Paul Vivier, a 1988 Patrick County High School graduate, is showcasing a collection of paintings and sketches this August at Roanoke’s Left of Center Art Space. His work captures moments of transition — the temporary and the changing — inspired by his surroundings and recent move to Roanoke.
Vivier is the son of Hilda Stanley and Charles Vivier of Meadows of Dan. He lives in Roanoke with his wife, Lindsey.
The exhibit features about a dozen paintings and another dozen sketches.
Vivier estimates he has been painting on and off for about 30 years. While he attended Virginia Commonwealth University for art, he graduated with a degree that would help him do digital work such as web design.
“I was in my 30s, and I started getting frustrated by everything that was digital not being permanent. Everything that I was doing was just getting overwritten in new versions, so I wanted something that if I was going to spend time on it would kind of stick around for a little while,” he said. “I’ve been drawing and sketching for most of my life, but I took up oil painting as the result of trying to do something more permanent.”
Vivier said he sees two primary themes in his work. One focuses on the general discovery of his surroundings.
“Sometimes that’s traveling, it’s whatever’s in front of it. I moved to Roanoke last year, and so just moving to a new area and going to new places,” he said.
His other main theme is immortalizing the temporary.
“So things that I’m fascinated by that look like they’re on their way to not existing anymore or not being the same or changing or something like that. Kind of a moment of time,” he said.
Flowers are one recurring subject in that theme, as they are short-lived.
“I like to capture those, and they’re usually super complicated. I like complicated, hard-to-understand visuals. Sometimes it’s also a decayed building that’s fallen down,” he said.
Vivier said he also painted scenes of the U.S. 58 construction around the Lover’s Leap area as it was happening.
“The idea that it was neither the mountain it was before nor was it yet the road it would be — it was somewhere kind of in between,” he said.
The time it takes him to complete a piece varies by size. Larger works can take three weeks to a month.

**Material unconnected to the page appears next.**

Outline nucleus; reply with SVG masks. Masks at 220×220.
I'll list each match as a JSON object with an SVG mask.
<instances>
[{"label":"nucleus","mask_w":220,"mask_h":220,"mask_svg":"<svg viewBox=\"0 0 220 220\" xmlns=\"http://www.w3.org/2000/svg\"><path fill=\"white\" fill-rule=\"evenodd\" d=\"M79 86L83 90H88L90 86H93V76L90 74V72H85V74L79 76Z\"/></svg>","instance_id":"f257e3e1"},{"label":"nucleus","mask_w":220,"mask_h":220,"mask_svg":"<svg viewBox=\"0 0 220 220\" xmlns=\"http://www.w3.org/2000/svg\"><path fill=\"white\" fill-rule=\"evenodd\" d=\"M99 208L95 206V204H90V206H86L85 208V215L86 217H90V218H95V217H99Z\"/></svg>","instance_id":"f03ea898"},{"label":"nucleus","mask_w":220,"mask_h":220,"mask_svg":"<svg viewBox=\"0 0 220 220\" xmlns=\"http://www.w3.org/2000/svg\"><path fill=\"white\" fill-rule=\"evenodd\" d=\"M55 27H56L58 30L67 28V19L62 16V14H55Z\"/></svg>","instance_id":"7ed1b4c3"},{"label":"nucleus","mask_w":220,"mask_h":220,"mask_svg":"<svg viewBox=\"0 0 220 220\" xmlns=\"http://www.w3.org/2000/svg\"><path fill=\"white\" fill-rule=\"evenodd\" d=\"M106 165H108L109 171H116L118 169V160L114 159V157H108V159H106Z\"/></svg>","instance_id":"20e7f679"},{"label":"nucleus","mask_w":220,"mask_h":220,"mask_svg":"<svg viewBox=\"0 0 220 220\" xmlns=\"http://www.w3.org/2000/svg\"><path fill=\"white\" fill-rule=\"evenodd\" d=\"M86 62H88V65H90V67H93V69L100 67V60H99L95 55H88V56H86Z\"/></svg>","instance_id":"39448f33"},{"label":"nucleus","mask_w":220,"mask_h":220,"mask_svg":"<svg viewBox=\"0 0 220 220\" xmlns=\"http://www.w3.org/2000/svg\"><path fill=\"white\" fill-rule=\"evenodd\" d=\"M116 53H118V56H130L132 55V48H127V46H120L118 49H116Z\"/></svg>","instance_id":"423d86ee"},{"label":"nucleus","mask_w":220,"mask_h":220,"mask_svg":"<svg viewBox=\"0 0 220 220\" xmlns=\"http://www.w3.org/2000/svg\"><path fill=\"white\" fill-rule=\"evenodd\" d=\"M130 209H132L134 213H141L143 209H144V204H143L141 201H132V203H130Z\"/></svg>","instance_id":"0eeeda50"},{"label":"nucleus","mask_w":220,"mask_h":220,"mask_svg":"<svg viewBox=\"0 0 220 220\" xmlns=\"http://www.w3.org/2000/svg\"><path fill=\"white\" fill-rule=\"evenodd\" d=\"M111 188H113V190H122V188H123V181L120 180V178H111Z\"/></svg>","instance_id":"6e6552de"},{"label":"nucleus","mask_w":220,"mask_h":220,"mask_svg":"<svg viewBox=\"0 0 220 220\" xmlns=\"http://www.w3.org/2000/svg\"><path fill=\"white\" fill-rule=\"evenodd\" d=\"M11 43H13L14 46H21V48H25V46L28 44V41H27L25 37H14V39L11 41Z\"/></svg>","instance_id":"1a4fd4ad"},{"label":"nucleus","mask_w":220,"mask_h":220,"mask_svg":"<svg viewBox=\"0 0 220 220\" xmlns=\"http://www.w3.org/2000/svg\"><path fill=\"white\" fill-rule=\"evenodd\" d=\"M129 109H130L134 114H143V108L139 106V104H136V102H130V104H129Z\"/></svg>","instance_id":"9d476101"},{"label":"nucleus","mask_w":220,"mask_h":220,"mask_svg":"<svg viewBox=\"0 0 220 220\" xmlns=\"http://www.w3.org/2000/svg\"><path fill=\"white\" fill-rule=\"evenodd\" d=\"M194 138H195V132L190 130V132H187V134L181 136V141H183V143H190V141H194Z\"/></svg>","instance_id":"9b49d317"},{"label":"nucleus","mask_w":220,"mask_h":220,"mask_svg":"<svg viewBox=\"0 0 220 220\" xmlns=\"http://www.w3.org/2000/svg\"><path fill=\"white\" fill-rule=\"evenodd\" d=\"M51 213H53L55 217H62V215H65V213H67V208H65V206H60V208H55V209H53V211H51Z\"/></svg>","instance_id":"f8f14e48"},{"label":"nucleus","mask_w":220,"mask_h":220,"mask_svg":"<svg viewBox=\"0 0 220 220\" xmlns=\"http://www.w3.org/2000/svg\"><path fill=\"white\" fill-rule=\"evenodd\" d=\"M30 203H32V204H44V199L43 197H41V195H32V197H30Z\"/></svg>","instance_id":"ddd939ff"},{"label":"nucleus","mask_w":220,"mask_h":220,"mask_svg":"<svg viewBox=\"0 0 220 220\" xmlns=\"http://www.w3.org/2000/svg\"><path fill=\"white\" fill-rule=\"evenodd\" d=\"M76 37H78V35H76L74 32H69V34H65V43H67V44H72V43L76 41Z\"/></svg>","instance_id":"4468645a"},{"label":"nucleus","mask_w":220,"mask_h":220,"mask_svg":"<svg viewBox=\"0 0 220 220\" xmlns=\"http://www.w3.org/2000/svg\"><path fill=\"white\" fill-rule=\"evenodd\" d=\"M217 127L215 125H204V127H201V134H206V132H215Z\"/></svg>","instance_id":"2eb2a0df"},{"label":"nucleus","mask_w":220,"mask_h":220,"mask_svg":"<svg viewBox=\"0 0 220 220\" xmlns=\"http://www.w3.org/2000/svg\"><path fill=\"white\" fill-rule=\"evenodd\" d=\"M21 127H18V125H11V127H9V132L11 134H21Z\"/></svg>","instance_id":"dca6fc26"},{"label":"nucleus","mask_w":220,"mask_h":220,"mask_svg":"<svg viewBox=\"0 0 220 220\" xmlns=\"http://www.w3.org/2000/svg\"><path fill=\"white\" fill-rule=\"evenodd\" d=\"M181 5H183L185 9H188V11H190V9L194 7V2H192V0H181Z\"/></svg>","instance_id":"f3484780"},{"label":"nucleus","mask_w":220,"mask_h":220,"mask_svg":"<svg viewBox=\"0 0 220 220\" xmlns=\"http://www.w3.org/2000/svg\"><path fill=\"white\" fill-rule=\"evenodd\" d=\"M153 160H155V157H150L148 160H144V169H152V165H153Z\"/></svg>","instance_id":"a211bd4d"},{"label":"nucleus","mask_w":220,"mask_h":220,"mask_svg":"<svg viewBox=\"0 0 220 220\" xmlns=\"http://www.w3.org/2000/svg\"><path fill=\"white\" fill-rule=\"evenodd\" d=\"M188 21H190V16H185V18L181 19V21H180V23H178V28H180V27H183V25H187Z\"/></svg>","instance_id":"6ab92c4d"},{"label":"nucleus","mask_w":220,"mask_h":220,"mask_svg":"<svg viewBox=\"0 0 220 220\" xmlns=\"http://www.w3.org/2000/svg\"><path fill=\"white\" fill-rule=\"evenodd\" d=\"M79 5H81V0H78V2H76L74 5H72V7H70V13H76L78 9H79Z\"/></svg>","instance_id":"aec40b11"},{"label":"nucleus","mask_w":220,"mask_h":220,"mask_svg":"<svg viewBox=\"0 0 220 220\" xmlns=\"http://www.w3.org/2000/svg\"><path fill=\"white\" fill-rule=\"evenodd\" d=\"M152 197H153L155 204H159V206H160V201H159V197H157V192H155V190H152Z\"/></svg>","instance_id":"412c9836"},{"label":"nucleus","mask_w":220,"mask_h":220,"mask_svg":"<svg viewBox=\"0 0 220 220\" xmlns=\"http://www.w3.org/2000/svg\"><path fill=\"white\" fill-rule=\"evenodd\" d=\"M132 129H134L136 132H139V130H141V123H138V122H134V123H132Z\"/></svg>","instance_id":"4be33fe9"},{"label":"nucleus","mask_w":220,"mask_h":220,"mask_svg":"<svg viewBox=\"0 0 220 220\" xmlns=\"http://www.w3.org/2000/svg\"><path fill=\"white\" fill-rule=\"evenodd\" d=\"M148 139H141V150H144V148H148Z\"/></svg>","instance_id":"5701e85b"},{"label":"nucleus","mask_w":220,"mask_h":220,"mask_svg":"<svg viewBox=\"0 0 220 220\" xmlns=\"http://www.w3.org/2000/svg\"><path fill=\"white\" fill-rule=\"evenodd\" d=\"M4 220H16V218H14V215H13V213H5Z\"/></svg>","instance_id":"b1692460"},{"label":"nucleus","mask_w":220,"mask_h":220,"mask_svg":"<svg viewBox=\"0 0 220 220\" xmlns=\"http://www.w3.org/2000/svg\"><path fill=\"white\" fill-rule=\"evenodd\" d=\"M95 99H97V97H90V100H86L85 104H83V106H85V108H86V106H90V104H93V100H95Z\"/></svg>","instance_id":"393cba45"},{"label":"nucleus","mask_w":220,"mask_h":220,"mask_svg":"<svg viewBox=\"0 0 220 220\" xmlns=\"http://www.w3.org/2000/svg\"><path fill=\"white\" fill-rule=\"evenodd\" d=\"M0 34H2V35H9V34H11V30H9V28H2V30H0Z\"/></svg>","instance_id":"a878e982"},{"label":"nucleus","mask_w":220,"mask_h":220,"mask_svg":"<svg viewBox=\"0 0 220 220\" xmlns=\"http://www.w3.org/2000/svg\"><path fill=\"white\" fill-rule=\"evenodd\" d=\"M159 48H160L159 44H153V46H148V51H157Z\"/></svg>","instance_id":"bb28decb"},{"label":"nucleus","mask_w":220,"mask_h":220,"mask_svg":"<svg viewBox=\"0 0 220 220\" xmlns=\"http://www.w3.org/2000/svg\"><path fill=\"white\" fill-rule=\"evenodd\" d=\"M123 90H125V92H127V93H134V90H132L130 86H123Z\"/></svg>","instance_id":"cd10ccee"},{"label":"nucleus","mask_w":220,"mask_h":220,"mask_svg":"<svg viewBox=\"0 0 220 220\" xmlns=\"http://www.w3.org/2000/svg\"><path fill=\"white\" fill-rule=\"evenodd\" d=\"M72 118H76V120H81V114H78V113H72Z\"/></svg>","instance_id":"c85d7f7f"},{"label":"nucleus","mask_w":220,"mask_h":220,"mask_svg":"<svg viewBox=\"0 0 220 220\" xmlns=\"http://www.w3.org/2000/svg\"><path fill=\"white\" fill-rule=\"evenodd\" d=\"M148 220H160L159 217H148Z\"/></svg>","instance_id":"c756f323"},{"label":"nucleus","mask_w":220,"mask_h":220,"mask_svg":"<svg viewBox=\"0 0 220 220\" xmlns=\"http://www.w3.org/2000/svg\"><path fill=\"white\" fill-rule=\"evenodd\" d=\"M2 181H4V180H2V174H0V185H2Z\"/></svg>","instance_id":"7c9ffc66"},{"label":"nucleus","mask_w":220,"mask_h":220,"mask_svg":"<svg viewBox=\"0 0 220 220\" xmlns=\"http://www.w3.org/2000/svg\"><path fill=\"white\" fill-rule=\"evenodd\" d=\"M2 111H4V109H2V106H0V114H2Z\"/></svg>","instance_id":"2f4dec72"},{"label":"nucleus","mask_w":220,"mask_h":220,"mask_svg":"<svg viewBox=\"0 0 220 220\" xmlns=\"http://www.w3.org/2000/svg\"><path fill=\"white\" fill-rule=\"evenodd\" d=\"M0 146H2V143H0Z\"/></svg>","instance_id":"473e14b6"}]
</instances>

“Sometimes also one week or two weeks. I mean I do sketches in 30 minutes, so it’s partially whatever the time is going to allow, but with the paintings, the ones that are more complicated take a longer time,” he said.
Vivier was invited to exhibit after the gallery owners attended an open studio he held when he first moved to Roanoke.




“They came in and saw my work and then asked me almost immediately if I wanted to display there and if I wanted to be on the Roanoke Open Studio tours in the future,” he said.
While it hasn’t officially been announced, Vivier said he will participate in a future Roanoke Open Studio tour. He is also interested in showing his work locally in Patrick County.
“That would be great. I think I had a couple of photographs at the Reynolds Homestead when I was in high school,” he said.
While he occasionally takes commissions, Vivier said it is rare.
“I’ve usually got my own backlog of ideas I’m trying to get through,” he said.
He also rarely sells his work online, noting that most buyers are people he knows.
“A small following of people I guess that I managed to get. I sold a lot in Richmond before I left. I had a few really large paintings that sold as well as some small paintings,” he said.